___ Extracted material
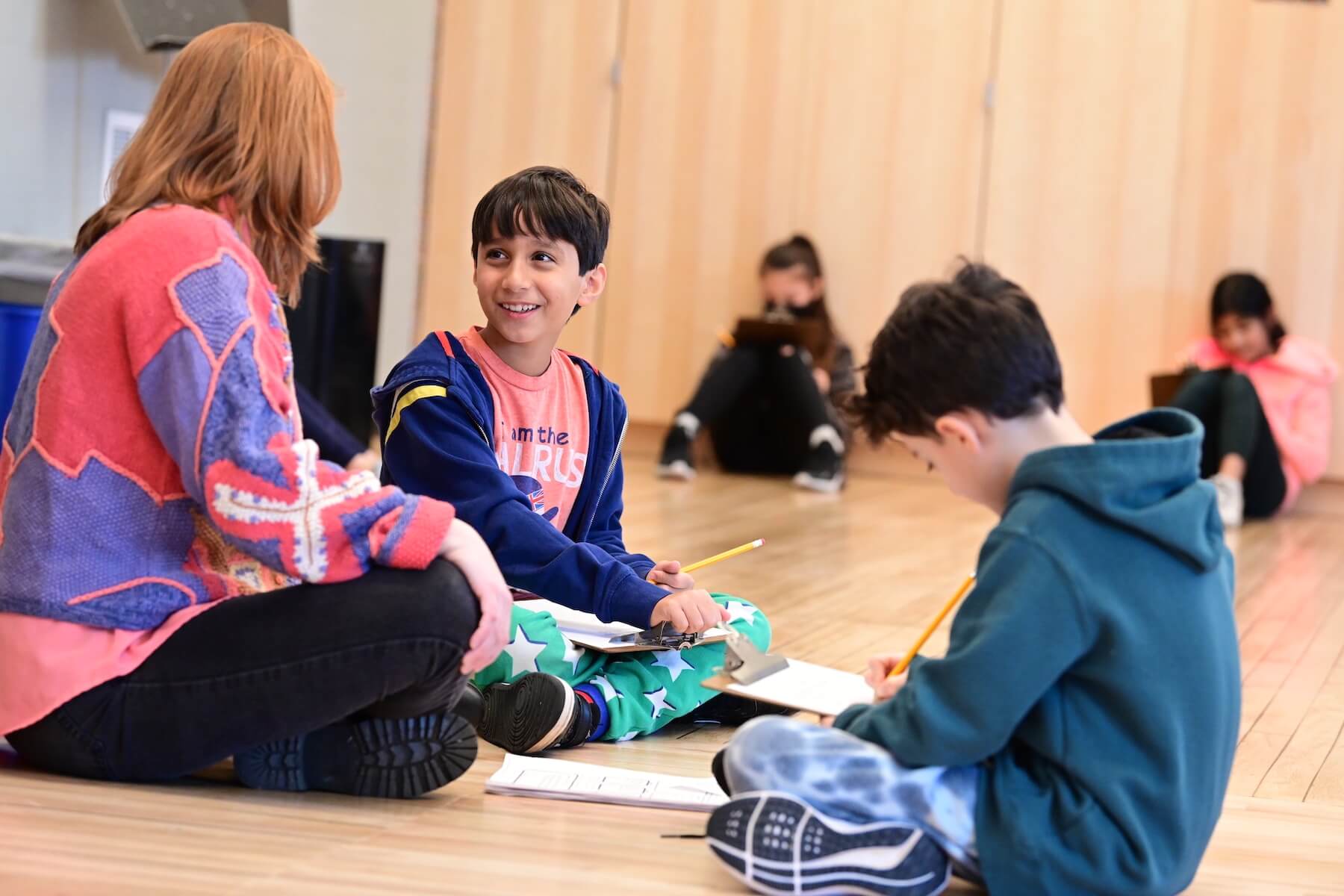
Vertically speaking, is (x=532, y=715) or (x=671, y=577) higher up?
(x=671, y=577)

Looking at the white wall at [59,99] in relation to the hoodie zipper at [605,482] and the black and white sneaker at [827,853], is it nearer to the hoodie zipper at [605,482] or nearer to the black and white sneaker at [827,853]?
the hoodie zipper at [605,482]

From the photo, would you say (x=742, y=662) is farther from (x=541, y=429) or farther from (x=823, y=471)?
(x=823, y=471)

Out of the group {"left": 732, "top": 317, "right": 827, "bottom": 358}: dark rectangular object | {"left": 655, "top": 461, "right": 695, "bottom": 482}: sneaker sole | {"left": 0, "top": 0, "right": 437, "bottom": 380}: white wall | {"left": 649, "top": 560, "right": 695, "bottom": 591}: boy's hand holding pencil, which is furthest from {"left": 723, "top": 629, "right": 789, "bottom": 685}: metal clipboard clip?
{"left": 732, "top": 317, "right": 827, "bottom": 358}: dark rectangular object

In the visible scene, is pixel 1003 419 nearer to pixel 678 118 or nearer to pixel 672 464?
pixel 672 464

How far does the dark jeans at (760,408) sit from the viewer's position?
476 cm

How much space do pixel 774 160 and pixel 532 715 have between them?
362 cm

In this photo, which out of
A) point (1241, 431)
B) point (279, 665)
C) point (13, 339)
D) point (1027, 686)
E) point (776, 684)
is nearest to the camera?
point (1027, 686)

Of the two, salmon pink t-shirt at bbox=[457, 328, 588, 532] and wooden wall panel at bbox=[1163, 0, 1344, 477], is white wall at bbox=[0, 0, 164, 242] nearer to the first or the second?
salmon pink t-shirt at bbox=[457, 328, 588, 532]

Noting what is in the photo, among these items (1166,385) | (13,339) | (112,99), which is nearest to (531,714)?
(13,339)

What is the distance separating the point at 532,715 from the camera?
62.7 inches

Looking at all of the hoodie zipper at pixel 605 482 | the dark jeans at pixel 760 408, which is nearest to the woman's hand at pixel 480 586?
the hoodie zipper at pixel 605 482

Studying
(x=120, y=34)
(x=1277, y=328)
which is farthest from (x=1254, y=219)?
(x=120, y=34)

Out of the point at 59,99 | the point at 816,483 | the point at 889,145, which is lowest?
the point at 816,483

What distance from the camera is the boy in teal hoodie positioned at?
1105 mm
______
**Task brief:**
Copy the lines above word for word, starting at the one containing "In this photo, which out of" and running through the end of the lines, both ends included.

**Output for this task:**
In this photo, which out of
A) point (1241, 431)
B) point (279, 665)
C) point (13, 339)
D) point (1027, 686)
E) point (776, 684)
is nearest to the camera?
point (1027, 686)

Of the two, salmon pink t-shirt at bbox=[457, 328, 588, 532] and wooden wall panel at bbox=[1163, 0, 1344, 477], is white wall at bbox=[0, 0, 164, 242] nearer to the first or the second?
salmon pink t-shirt at bbox=[457, 328, 588, 532]

Noting what is in the photo, among these items (1166,385) | (13,339) | (112,99), which is nearest to (531,714)?
(13,339)

What is the distance separating the point at 532,715 from the camera?
62.7 inches

Looking at all of the hoodie zipper at pixel 605 482 | the dark jeans at pixel 760 408, which is nearest to the woman's hand at pixel 480 586?
the hoodie zipper at pixel 605 482

Studying
(x=120, y=34)
(x=1277, y=328)
which is farthest from (x=1254, y=219)?
(x=120, y=34)

Out of the point at 59,99 | the point at 816,483 | the point at 889,145, which is lowest?
the point at 816,483

What distance from the camera is the boy in teal hoodie positioned at?
1105 mm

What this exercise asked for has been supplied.